### Task input
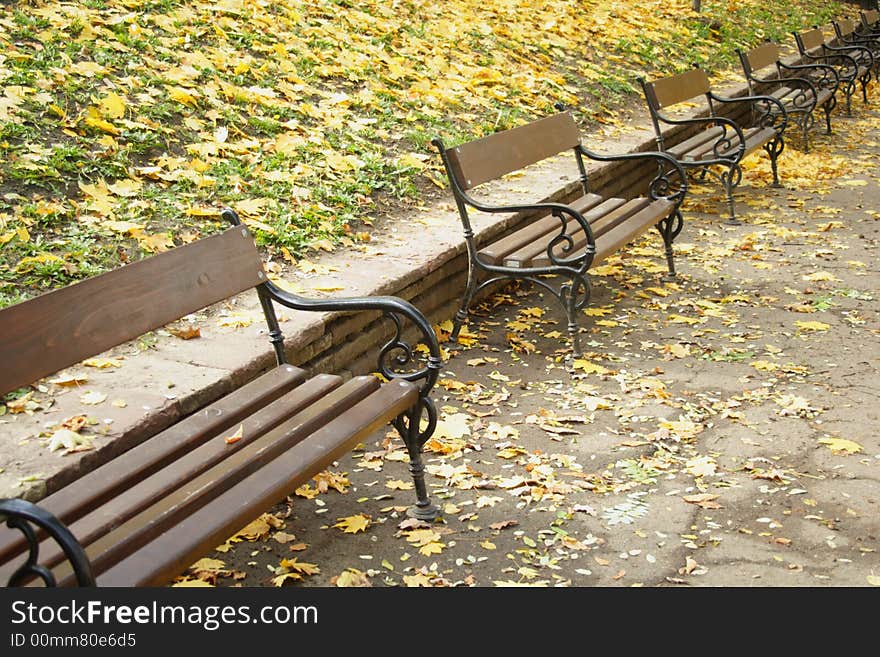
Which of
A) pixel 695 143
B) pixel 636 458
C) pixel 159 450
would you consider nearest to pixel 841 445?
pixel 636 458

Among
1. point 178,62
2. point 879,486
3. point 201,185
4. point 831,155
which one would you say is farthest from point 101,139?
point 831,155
---
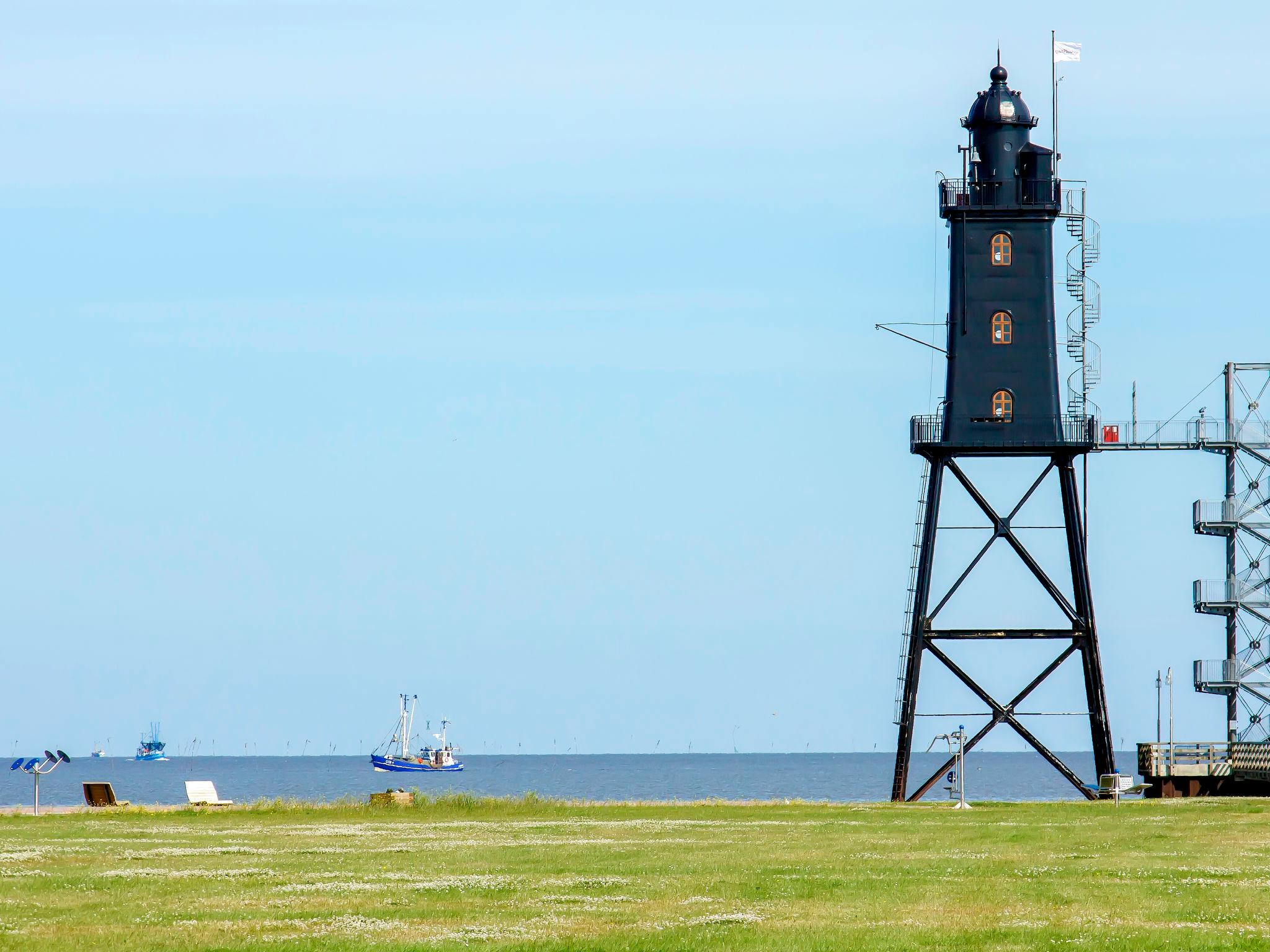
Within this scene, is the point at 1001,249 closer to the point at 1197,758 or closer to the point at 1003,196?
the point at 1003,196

### What you have to do
List every line in the listing above that contains the string "pixel". Matching is case-sensitive.

### Result
A) pixel 695 143
B) pixel 636 458
C) pixel 159 450
would you consider nearest to pixel 841 445?
pixel 636 458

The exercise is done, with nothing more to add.